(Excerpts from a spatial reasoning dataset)
....
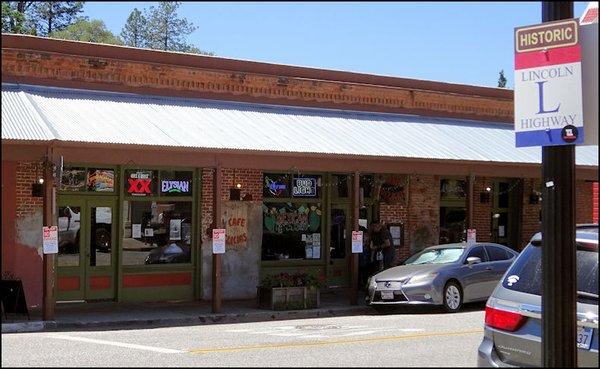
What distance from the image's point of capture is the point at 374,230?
21.1m

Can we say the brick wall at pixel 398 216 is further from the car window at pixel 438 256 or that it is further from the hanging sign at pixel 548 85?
the hanging sign at pixel 548 85

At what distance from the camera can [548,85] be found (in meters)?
6.57

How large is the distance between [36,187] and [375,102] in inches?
381

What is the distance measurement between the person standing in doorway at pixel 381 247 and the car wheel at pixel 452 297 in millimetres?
3839

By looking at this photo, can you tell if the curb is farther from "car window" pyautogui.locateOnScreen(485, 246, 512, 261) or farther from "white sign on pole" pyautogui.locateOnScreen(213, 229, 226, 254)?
"car window" pyautogui.locateOnScreen(485, 246, 512, 261)

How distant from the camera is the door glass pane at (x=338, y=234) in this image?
21438 millimetres

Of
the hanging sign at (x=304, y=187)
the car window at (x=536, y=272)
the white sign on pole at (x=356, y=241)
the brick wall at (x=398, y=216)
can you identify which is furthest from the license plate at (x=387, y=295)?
the car window at (x=536, y=272)

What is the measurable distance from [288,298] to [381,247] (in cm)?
453

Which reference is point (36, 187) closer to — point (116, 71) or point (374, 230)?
point (116, 71)

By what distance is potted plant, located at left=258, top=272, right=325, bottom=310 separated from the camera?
670 inches

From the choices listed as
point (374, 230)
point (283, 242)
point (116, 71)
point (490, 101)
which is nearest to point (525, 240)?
point (490, 101)

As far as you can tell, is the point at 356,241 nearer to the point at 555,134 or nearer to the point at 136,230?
the point at 136,230

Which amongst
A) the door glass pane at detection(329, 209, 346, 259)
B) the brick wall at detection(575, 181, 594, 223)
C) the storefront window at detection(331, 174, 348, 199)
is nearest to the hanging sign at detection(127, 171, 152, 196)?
the storefront window at detection(331, 174, 348, 199)

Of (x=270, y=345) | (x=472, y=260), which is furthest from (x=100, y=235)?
(x=472, y=260)
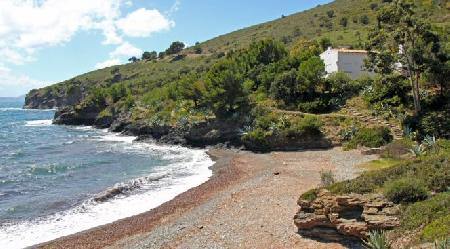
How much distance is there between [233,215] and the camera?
2342cm

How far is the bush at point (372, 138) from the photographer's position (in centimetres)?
3825

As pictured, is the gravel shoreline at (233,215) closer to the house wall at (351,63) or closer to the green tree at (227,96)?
the green tree at (227,96)

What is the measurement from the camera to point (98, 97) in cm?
8662

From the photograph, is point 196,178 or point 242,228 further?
point 196,178

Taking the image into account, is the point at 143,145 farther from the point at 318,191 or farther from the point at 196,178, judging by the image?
the point at 318,191

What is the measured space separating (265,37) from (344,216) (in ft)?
303

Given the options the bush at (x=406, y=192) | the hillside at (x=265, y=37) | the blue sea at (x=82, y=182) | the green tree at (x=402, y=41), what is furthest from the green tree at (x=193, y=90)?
the bush at (x=406, y=192)

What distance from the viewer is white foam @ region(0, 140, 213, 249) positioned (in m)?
24.2

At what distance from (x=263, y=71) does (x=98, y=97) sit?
124 feet

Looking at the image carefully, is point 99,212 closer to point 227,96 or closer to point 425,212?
point 425,212

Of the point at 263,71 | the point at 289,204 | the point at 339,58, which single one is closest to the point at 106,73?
the point at 263,71

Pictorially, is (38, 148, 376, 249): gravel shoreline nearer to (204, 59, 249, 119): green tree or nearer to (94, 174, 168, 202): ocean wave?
(94, 174, 168, 202): ocean wave

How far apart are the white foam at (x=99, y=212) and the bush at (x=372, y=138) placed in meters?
13.1

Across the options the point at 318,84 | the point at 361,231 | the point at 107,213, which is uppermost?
the point at 318,84
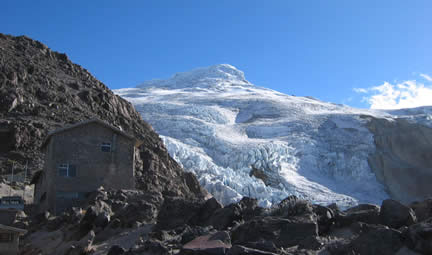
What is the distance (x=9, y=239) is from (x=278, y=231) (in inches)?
368

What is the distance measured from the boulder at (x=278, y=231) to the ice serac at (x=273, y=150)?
26.5 meters

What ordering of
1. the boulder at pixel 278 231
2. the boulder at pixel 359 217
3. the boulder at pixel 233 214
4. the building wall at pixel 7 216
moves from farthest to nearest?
the building wall at pixel 7 216, the boulder at pixel 233 214, the boulder at pixel 359 217, the boulder at pixel 278 231

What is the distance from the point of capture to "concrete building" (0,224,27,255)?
1395 cm

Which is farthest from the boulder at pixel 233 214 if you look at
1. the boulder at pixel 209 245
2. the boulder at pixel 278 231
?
the boulder at pixel 209 245

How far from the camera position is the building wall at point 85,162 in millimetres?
17312

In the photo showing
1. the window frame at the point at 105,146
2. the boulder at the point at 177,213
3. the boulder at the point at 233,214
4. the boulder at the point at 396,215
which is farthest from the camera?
the window frame at the point at 105,146

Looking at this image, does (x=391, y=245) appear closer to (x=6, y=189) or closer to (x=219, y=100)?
....
## TO BE DONE:
Revise the records by changing every "brick wall" to "stone wall" and leaving everything else as it is, and omit the pictures from your answer.

## EXPECTED ANSWER:
What distance from the image's point of capture is the point at 374,230?
21.1m

Can we say the stone wall at pixel 398 216 is further from the car window at pixel 438 256 or that it is further from the hanging sign at pixel 548 85?
the hanging sign at pixel 548 85

At what distance from the camera can [548,85] be found (in meters)?
6.57

How large is the distance between [36,187] and [375,102] in inches?
381

What is the distance measurement between the person standing in doorway at pixel 381 247 and the car wheel at pixel 452 297 in millimetres?
3839

By looking at this photo, can you tell if the curb is farther from "car window" pyautogui.locateOnScreen(485, 246, 512, 261) or farther from "white sign on pole" pyautogui.locateOnScreen(213, 229, 226, 254)?
"car window" pyautogui.locateOnScreen(485, 246, 512, 261)

How distant from the camera is the door glass pane at (x=338, y=234) in this image?
21438 millimetres

Of
the hanging sign at (x=304, y=187)
the car window at (x=536, y=272)
the white sign on pole at (x=356, y=241)
the stone wall at (x=398, y=216)
can you identify which is furthest from the license plate at (x=387, y=295)?
the car window at (x=536, y=272)

What is the measurable distance from [288,298] to [381,247] (in cm)?
453

Which reference is point (36, 187) closer to — point (116, 71) or point (374, 230)?
point (116, 71)

By what distance is potted plant, located at left=258, top=272, right=325, bottom=310 separated from the camera?
670 inches

From the choices listed as
point (374, 230)
point (283, 242)
point (116, 71)
point (490, 101)
which is nearest to point (525, 240)?
point (490, 101)

As far as you can tell, is the point at 356,241 nearer to the point at 555,134 or nearer to the point at 136,230?
the point at 136,230

Which amongst
A) the door glass pane at detection(329, 209, 346, 259)
B) the stone wall at detection(575, 181, 594, 223)
C) the storefront window at detection(331, 174, 348, 199)
is nearest to the hanging sign at detection(127, 171, 152, 196)?
the storefront window at detection(331, 174, 348, 199)

Of (x=270, y=345) | (x=472, y=260), which is furthest from (x=100, y=235)?
(x=472, y=260)
How much distance is there between [233,215] and the camera?
2342cm

How far is the bush at point (372, 138) from the photographer's position (in centimetres)?
3825

As pictured, is the gravel shoreline at (233,215) closer to the house wall at (351,63) or closer to the green tree at (227,96)?
the green tree at (227,96)

What is the measurement from the camera to point (98, 97) in cm?
8662

From the photograph, is point 196,178 or point 242,228 further?
point 196,178

Taking the image into account, is the point at 143,145 farther from the point at 318,191 or farther from the point at 196,178, judging by the image?
the point at 318,191

What is the measured space separating (265,37) from (344,216) (in ft)?
303

Given the options the bush at (x=406, y=192) | the hillside at (x=265, y=37) | the blue sea at (x=82, y=182) | the green tree at (x=402, y=41), what is furthest from the green tree at (x=193, y=90)?
the bush at (x=406, y=192)

What distance from the viewer is white foam @ region(0, 140, 213, 249) positioned (in m)?
24.2

At what distance from (x=263, y=71) does (x=98, y=97) sit?
124 feet

Looking at the image carefully, is point 99,212 closer to point 227,96 or closer to point 425,212?
point 425,212

Of the point at 263,71 | the point at 289,204 | the point at 339,58, which single one is closest to the point at 106,73?
the point at 263,71

Pictorially, is (38, 148, 376, 249): gravel shoreline nearer to (204, 59, 249, 119): green tree or nearer to (94, 174, 168, 202): ocean wave?
(94, 174, 168, 202): ocean wave

How far apart are the white foam at (x=99, y=212) and the bush at (x=372, y=138) placed in meters?
13.1

Across the options the point at 318,84 | the point at 361,231 | the point at 107,213, which is uppermost?
the point at 318,84
What is the distance (x=9, y=239) is from (x=278, y=231) (in inches)?
368

What is the distance measured from the boulder at (x=278, y=231) to the ice serac at (x=273, y=150)?
26.5 meters

What ordering of
1. the boulder at pixel 278 231
2. the boulder at pixel 359 217
3. the boulder at pixel 233 214
4. the building wall at pixel 7 216
moves from farthest to nearest?
the building wall at pixel 7 216, the boulder at pixel 233 214, the boulder at pixel 359 217, the boulder at pixel 278 231

What is the distance from the point of capture to "concrete building" (0,224,27,255)?
1395 cm

Which is farthest from the boulder at pixel 233 214 if you look at
1. the boulder at pixel 209 245
2. the boulder at pixel 278 231
?
the boulder at pixel 209 245

How far from the camera position is the building wall at point 85,162 in millimetres?
17312

In the photo showing
1. the window frame at the point at 105,146
2. the boulder at the point at 177,213
3. the boulder at the point at 233,214
4. the boulder at the point at 396,215
which is farthest from the camera?
the window frame at the point at 105,146

Looking at this image, does (x=391, y=245) appear closer to (x=6, y=189) or closer to (x=219, y=100)?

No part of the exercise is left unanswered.